Bug #52974
closedmgr/monitoring: regression in OSD host details/overview Grafana dashboard
0%
Description
OSD host details and overview do not show any data anymore¶
This is due to a regression introduced in https://github.com/ceph/ceph/pull/41221, which was meant to fix an matching problem if multiple OSDs use a single device (NVMe).
Environment¶
- Prometheus
- node_disk_writes_completed_total metric
- ceph_disk_occupation metric
- possibly other metrics as well, which are not all required to reproduce the issue
How reproducible¶
Steps:
- Use the following two metrics to perform a query
ceph_disk_occupation{ceph_daemon="osd.99",db_device="/dev/dm-7",device="/dev/dm-1",instance="foo.ceph",job="ceph-mgr"} 1.0 node_disk_writes_completed_total{device="dm-1",instance="foo.ceph:9100",job="node-exporter"} 93809050.0
- Perform query (does not yield a result)
Note that I removed the filtering for a particular instance from the queries.
label_replace( ( irate(node_disk_writes_completed{}[5m]) or irate(node_disk_writes_completed_total{}[5m]) ), "instance", "$1", "instance", "([^:.]*).*" ) * on(instance, device, ceph_daemon) group_left label_replace( label_replace( ceph_disk_occupation, "device", "$1", "device", "/dev/(.*)" ), "instance", "$1", "instance", "([^:.]*).*" )
- Perform adapted query (yields result)
label_replace( ( irate(node_disk_writes_completed{}[5m]) or irate(node_disk_writes_completed_total{}[5m]) ), "instance", "$1", "instance", "([^:.]*).*" ) * on(instance, device) group_left(ceph_daemon) label_replace( label_replace( ceph_disk_occupation, "device", "$1", "device", "/dev/(.*)" ), "instance", "$1", "instance", "([^:.]*).*" )
Returns
{ceph_daemon="osd.99", device="dm-1", instance="foo", job="node-exporter"}
Additional info¶
According to the Prometheus documentation, the labels declared in parentheses directly following an `on` are used to join two metrics.
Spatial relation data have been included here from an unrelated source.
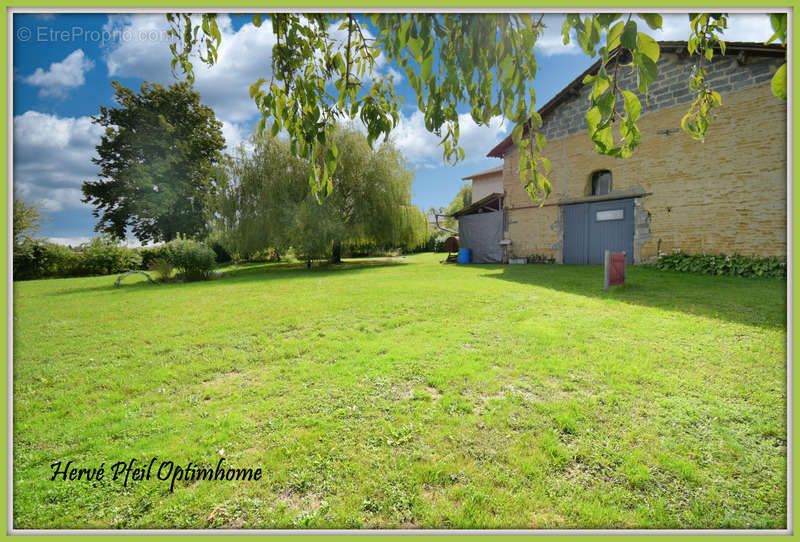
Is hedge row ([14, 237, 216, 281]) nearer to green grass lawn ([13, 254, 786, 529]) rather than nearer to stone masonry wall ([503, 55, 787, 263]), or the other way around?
green grass lawn ([13, 254, 786, 529])

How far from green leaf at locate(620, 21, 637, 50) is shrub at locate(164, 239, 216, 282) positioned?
11.1 meters

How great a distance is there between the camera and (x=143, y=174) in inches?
147

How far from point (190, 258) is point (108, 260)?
1957 millimetres

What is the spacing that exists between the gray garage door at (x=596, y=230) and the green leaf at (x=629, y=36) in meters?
11.4

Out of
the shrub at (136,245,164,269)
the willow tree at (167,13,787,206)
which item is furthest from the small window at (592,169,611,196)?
the shrub at (136,245,164,269)

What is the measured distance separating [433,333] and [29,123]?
3.70 m

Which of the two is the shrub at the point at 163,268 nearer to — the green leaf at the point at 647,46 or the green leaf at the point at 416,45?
the green leaf at the point at 416,45

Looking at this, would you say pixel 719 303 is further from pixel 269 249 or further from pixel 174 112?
pixel 269 249

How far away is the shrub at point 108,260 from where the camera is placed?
7762 millimetres

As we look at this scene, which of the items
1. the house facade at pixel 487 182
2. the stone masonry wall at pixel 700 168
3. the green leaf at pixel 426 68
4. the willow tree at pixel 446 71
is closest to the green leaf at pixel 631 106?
the willow tree at pixel 446 71

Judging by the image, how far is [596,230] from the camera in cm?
1103

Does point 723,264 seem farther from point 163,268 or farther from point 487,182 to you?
point 487,182

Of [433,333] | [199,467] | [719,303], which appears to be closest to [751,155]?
[719,303]

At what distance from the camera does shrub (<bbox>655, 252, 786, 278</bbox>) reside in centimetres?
689
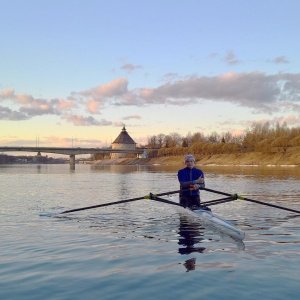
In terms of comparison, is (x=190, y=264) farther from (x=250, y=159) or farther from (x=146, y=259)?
(x=250, y=159)

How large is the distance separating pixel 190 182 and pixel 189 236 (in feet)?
9.92

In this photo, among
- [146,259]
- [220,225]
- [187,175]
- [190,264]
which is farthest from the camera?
[187,175]

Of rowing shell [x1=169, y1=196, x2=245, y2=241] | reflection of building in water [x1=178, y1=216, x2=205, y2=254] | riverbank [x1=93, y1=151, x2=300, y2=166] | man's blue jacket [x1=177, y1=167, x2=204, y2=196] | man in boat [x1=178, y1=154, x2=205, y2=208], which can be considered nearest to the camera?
reflection of building in water [x1=178, y1=216, x2=205, y2=254]

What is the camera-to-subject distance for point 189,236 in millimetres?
13250

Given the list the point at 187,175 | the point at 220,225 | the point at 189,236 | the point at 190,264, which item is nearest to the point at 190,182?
the point at 187,175

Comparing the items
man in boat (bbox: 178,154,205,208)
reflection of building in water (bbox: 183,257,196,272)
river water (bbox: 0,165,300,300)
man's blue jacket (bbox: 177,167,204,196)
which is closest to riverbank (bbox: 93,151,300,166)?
man in boat (bbox: 178,154,205,208)

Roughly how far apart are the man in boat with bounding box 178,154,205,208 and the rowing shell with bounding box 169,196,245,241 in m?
1.10

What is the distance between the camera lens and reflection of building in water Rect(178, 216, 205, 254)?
11344mm

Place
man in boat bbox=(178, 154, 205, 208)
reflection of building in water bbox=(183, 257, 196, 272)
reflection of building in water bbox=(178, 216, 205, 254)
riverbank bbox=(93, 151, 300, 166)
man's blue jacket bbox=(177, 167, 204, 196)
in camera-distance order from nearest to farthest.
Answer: reflection of building in water bbox=(183, 257, 196, 272), reflection of building in water bbox=(178, 216, 205, 254), man in boat bbox=(178, 154, 205, 208), man's blue jacket bbox=(177, 167, 204, 196), riverbank bbox=(93, 151, 300, 166)

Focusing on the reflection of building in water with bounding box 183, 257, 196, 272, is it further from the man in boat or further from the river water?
the man in boat

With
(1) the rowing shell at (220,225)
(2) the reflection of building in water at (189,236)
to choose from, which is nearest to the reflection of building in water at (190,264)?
(2) the reflection of building in water at (189,236)

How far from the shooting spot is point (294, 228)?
14891 mm

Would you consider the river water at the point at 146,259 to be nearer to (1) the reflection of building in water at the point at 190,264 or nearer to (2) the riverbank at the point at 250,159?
(1) the reflection of building in water at the point at 190,264

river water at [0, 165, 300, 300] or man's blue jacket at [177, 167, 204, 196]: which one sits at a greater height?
man's blue jacket at [177, 167, 204, 196]
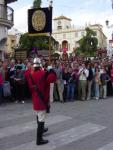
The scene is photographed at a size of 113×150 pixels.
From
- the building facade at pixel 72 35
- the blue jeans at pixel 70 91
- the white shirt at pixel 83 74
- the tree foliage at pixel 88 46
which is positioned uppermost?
the building facade at pixel 72 35

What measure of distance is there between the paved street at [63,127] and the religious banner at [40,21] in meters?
3.86

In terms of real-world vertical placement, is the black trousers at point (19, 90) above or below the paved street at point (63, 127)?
above

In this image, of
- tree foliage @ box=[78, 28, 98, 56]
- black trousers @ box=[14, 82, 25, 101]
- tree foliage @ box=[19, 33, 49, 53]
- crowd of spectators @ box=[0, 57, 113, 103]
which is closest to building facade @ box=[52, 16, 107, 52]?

As the query was adapted in a previous PR to additionally join on the `ceph_daemon` label, I cannot explain how this would have worked other than if both sides had the `ceph_daemon` label present. However, as `ceph_disk_occupation` is only a metadata metric that is seemingly used to get that label from one side to the other, I cannot explain how this works.
Updated by Patrick Seidensal over 2 years ago
- Status changed from New to In Progress
Updated by Patrick Seidensal over 2 years ago
- Subject changed from mgr/monitoring: regression in OSD host details/overview to mgr/monitoring: regression in OSD host details/overview Grafana dashboard
Updated by Patrick Seidensal over 2 years ago
- Status changed from In Progress to Fix Under Review
- Pull request ID set to 43685
Updated by Patrick Seidensal over 2 years ago
- Backport set to nautilus octopus pacific
Updated by Ernesto Puerta over 2 years ago
- Status changed from Fix Under Review to Pending Backport
- Backport changed from nautilus octopus pacific to octopus pacific
Updated by Backport Bot over 2 years ago
- Copied to Backport #53882: pacific: mgr/monitoring: regression in OSD host details/overview Grafana dashboard added
Updated by Backport Bot over 2 years ago
- Copied to Backport #53883: octopus: mgr/monitoring: regression in OSD host details/overview Grafana dashboard added
Updated by Patrick Seidensal about 2 years ago
- Backport changed from octopus pacific to octopus pacific nautilus
Updated by Backport Bot about 2 years ago
- Copied to Backport #53990: nautilus: mgr/monitoring: regression in OSD host details/overview Grafana dashboard added
Updated by Konstantin Shalygin about 2 years ago
- Backport changed from octopus pacific nautilus to octopus pacific
Updated by Ernesto Puerta about 2 years ago
- Backport changed from octopus pacific to nautilus octopus pacific
Updated by Konstantin Shalygin over 1 year ago
- Status changed from Pending Backport to Resolved